Aim
Convert the lines from the one containing "As can be seen" through the end of the entries into a JSON list of strings with one string per line, leaving out blank lines.

───── Provided records

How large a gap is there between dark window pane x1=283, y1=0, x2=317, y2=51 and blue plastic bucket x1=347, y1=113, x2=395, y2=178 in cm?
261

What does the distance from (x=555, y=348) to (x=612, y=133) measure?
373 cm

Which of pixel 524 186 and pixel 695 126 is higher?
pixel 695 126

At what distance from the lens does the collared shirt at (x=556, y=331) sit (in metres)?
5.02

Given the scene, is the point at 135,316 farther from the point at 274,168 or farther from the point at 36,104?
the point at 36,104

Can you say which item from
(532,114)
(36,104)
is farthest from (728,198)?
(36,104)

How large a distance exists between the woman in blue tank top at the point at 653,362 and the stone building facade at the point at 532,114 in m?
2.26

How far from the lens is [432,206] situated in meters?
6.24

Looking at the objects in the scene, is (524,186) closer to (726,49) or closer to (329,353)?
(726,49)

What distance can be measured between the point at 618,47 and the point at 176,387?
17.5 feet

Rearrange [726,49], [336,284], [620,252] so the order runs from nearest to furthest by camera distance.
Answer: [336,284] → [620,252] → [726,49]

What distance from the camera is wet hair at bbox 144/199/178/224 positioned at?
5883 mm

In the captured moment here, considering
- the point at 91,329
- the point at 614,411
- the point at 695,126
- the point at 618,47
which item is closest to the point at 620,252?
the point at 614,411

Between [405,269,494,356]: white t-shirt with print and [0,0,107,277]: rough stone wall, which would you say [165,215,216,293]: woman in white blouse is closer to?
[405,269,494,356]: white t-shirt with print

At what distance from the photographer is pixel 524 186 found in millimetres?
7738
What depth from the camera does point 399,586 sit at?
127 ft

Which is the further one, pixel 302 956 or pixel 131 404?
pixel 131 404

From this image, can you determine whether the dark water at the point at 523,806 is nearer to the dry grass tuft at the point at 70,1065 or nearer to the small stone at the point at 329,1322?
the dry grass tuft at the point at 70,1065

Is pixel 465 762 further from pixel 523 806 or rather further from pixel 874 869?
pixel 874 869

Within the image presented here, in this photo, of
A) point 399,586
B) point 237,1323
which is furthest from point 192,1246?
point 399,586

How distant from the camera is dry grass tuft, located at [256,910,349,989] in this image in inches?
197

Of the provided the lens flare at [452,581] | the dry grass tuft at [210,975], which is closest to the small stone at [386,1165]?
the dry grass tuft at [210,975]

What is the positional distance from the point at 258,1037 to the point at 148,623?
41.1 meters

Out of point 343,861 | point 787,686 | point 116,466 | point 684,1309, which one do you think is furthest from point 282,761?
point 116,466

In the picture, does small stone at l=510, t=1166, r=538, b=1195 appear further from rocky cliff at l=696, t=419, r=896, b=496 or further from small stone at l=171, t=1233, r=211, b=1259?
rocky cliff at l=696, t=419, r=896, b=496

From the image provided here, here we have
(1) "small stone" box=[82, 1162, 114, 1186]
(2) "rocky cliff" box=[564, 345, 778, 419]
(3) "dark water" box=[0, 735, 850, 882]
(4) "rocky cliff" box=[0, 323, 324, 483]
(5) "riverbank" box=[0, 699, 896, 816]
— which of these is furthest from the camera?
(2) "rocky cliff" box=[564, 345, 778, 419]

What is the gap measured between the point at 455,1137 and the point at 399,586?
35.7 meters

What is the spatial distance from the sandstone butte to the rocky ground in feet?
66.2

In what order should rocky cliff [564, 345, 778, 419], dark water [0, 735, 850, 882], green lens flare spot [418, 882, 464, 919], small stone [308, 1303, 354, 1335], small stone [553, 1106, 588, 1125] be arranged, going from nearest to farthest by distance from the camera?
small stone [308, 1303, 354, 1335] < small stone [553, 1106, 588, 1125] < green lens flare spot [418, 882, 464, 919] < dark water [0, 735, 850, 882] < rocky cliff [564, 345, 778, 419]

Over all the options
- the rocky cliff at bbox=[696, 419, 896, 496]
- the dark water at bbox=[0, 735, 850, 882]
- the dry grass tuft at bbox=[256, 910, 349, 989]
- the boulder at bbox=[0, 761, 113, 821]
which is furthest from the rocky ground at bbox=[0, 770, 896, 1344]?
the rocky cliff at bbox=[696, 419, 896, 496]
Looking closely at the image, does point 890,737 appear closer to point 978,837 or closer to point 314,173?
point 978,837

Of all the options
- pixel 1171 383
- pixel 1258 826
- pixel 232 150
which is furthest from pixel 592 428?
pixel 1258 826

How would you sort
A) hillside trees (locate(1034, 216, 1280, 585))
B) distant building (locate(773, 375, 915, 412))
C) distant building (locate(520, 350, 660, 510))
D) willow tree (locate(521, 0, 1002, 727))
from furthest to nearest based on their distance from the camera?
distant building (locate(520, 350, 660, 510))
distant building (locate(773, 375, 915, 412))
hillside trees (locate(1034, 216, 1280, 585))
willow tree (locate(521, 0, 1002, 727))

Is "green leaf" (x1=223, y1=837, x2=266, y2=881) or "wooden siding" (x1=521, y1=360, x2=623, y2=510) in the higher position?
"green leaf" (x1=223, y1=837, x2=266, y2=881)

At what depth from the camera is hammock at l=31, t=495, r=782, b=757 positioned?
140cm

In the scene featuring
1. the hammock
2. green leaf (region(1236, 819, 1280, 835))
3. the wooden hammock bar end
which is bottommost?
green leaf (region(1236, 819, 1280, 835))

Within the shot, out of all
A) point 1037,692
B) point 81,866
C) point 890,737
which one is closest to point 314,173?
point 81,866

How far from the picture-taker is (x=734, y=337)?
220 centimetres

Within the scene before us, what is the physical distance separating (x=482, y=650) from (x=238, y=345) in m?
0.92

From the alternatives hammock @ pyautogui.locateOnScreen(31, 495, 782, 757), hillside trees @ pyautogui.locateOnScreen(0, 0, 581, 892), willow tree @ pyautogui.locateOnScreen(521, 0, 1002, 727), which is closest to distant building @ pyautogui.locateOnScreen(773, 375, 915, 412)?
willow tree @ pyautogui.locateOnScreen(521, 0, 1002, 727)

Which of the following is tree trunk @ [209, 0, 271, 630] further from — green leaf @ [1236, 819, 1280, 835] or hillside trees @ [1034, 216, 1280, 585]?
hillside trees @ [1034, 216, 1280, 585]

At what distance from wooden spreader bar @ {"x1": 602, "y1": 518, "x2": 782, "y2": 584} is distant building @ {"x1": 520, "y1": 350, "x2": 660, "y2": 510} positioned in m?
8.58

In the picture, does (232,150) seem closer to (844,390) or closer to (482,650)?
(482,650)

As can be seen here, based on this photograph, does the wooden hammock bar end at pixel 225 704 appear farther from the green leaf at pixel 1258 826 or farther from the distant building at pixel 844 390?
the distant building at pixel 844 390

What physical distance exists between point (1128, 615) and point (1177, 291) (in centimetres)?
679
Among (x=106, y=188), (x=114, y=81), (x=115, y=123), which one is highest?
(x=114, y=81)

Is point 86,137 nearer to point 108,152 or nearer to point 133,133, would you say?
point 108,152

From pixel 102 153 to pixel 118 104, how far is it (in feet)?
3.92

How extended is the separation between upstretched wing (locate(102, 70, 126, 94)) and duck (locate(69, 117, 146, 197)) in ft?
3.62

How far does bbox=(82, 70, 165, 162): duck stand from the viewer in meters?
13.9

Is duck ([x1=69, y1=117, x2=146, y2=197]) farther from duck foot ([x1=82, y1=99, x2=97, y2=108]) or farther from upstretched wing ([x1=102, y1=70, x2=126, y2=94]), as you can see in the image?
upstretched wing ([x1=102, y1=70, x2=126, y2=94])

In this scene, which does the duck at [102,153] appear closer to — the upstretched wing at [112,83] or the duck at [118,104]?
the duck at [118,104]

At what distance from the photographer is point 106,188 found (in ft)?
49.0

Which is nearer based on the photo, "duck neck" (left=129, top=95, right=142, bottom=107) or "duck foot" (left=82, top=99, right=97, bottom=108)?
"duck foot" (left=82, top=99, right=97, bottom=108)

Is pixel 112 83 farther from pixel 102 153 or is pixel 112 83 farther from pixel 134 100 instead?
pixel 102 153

──────────

Response
[
  "As can be seen here, based on this photograph, does the wooden hammock bar end at pixel 225 704 appear farther from the green leaf at pixel 1258 826 or farther from the distant building at pixel 844 390?",
  "the distant building at pixel 844 390",
  "What physical distance exists between point (1128, 615) and point (1177, 291) (in centimetres)?",
  "679",
  "Among (x=106, y=188), (x=114, y=81), (x=115, y=123), which one is highest?",
  "(x=114, y=81)",
  "Is point 86,137 nearer to point 108,152 or nearer to point 133,133, would you say?",
  "point 108,152",
  "From pixel 102 153 to pixel 118 104, how far is it (in feet)?",
  "3.92",
  "How extended is the separation between upstretched wing (locate(102, 70, 126, 94)) and duck (locate(69, 117, 146, 197)) in ft?",
  "3.62",
  "How far does bbox=(82, 70, 165, 162): duck stand from the viewer in meters?",
  "13.9",
  "Is duck ([x1=69, y1=117, x2=146, y2=197]) farther from duck foot ([x1=82, y1=99, x2=97, y2=108]) or farther from upstretched wing ([x1=102, y1=70, x2=126, y2=94]), as you can see in the image?",
  "upstretched wing ([x1=102, y1=70, x2=126, y2=94])",
  "In this scene, which does the duck at [102,153] appear closer to — the upstretched wing at [112,83] or the duck at [118,104]?",
  "the duck at [118,104]",
  "At what distance from the photographer is point 106,188 found (in ft)?",
  "49.0",
  "Which is nearer based on the photo, \"duck neck\" (left=129, top=95, right=142, bottom=107) or \"duck foot\" (left=82, top=99, right=97, bottom=108)?",
  "\"duck foot\" (left=82, top=99, right=97, bottom=108)",
  "Is pixel 112 83 farther from pixel 102 153 or is pixel 112 83 farther from pixel 134 100 instead?",
  "pixel 102 153"
]